"Bisakah aku bertahan lebih lama di sekolah yang sangat menyebalkan ini?"
🌿🌿🌿🌿🌿🌿
"Kenapa nilaimu seperti ini," ayahku berteriak sembari melemparkan raportku ke sembarangan arah. Saat itu aku duduk bertiga bersama kakak dan adikku.
Hari itu adalah penerimaan raport akhir semester. Kami hanya bisa tertunduk. Padahal aku yang salah, tapi mereka dan juga ibuku kena imbasnya.
"Buat apa kamu sekolah, kalau bisanya cuma habisin duit," ucap ayah. Aku tahu sebenarnya ayah tak ingin mengucapkan kata-kata itu, tapi karena emosi yang menguasai ucapan pun tak terkendali.
"Kenapa kamu gak bisa seperti adik dan kakakmu yang selalu masuk 10 besar bahkan juara kelas." Ujung-ujungnya kata-kata seperti itu yang keluar. Aku semakin tertunduk. Pelupuk mataku penuh dengan air mata. Kulihat disampingku kakak menatap kearahku, sambil mengusap punggungku. Ayah memutuskan untuk pergi ke warung kopi, itu merupakan cara beliau jika sudah emosi atau hanya sekedar untuk bersantai. Rasa bersalah menyelimuti hatiku.
Kami pun masuk ke kamar masing-masing. Kulihat ibu menggulung diri dalam selimut, mungkin tadi ibu juga menangis. Jika ayah sudah marah, maka tak satupun diantara kami yang berani membantah.

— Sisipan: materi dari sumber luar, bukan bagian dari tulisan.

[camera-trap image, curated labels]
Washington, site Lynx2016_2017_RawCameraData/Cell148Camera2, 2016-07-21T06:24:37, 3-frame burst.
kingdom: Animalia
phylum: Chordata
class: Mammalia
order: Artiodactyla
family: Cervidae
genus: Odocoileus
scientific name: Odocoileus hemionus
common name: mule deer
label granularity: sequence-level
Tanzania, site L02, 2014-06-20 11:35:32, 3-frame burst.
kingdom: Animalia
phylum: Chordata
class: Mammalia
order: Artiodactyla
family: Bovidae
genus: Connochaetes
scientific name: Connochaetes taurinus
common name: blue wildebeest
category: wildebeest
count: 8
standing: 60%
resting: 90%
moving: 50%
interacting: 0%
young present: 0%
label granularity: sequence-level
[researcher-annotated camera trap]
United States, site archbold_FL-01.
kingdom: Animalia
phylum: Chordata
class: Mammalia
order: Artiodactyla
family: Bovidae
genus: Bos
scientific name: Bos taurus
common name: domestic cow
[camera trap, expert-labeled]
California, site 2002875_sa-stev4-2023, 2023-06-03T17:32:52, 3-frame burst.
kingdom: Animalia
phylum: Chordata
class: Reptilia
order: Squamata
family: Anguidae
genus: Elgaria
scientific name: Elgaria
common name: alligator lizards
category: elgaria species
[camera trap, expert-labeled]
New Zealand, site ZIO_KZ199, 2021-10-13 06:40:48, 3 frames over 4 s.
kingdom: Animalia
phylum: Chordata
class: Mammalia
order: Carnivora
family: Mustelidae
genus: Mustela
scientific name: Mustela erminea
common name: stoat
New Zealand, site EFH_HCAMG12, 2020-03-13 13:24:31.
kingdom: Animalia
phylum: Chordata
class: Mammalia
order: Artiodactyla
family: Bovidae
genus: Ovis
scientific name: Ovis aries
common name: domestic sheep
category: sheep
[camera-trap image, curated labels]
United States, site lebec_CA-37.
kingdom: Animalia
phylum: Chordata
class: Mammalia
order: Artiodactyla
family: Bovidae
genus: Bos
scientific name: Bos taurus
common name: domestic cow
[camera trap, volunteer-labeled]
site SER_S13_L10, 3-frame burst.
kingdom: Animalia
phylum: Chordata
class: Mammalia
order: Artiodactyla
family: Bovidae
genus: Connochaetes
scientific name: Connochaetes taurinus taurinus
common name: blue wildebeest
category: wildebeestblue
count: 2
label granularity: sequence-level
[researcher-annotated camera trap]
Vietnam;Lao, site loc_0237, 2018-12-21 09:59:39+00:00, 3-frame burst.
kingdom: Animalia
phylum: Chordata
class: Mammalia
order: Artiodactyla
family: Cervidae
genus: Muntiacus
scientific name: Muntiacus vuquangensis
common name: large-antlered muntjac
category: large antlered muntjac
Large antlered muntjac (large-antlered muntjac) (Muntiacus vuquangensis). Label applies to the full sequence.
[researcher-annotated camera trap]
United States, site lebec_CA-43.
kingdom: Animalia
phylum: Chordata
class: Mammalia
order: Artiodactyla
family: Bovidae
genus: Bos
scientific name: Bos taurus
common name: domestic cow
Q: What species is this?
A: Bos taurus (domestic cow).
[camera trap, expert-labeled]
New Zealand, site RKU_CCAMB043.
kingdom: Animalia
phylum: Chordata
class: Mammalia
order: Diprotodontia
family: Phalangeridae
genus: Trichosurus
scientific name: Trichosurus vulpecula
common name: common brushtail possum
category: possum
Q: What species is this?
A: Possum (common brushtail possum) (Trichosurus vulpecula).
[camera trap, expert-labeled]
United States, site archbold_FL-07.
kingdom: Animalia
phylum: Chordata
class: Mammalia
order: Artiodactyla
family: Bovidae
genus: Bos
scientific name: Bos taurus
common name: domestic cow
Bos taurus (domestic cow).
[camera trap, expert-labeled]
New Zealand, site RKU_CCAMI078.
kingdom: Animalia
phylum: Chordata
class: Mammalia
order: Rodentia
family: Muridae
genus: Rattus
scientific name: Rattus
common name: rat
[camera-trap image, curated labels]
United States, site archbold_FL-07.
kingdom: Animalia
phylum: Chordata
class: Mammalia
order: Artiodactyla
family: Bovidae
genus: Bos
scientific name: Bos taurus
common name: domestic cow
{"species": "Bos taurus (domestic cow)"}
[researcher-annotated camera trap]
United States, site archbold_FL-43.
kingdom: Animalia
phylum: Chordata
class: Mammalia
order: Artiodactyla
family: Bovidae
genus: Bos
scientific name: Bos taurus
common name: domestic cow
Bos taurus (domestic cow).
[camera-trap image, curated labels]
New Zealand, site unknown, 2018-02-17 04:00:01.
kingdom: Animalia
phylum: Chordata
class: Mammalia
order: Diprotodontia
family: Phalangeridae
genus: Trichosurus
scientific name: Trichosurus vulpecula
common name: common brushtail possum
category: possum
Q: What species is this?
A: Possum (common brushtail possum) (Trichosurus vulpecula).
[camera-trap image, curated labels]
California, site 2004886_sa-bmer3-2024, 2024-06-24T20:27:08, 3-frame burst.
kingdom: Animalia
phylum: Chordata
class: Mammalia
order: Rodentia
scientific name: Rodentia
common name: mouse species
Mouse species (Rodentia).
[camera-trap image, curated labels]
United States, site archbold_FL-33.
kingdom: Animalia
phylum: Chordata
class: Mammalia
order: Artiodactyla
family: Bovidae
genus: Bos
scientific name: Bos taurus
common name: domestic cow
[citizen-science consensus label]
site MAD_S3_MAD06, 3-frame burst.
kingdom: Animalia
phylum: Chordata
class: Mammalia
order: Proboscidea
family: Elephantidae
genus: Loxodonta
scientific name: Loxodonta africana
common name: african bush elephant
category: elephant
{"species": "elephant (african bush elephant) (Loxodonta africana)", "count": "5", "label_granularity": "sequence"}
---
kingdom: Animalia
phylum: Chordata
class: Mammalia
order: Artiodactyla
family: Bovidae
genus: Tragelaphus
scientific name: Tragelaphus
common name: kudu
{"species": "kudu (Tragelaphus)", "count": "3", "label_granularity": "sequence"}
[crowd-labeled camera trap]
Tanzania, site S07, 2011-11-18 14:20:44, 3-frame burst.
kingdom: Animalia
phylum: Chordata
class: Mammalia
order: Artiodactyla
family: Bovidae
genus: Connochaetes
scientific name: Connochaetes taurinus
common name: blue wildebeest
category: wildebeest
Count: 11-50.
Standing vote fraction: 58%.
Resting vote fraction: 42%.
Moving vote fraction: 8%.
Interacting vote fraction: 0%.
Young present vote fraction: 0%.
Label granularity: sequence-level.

Hari-hari setelah itu suasana dalam keluarga kembali normal. Liburan semester kami tidak pergi kemanapun tak seperti kebanyakan orang yang pergi ke kampung nenek, atau ke luar kota untuk melihat keindahan bangunan yang bersejarah. Kami hanya disibukkan dengan aktifitas rumah sambil menggitung sisa hari liburan.
* * * *
Tahun ajaran baru, lembaran baru, semua serba baru, akan tetapi hal itu tidak berlaku untukku. Hanya lembaran baru yang akanku isi dengan pengalamanku. Ah, apakah mungkin pengalamanku ditahun ajaran baru ini akan indah atau tetap seperti yang telah lalu biasa aja.
Pagi itu aku berjalan dalam sepi menuju halte untuk menunggu angkot yang akan membawaku ke sekolah. Walaupun sudah jam 06.30 WIB. Matahari tak terlihat karena embun yang cukup tebal menutupi cahaya yang akan masuk ke bumi. Jarak pandang hanya satu sampai dua meter. Motor dan mobil menghidupkan lampu agar tak terjadi kecelakaan.
Angkot yang akan membawaku ke sekolah akhirnya datang. Berhubung masih terlalu pagi angkot masih sepi akan penumpang. Hanya ada aku, supir angkot, dan seorang ibu yang membawa banyak sayuran untum dijual ke pasar.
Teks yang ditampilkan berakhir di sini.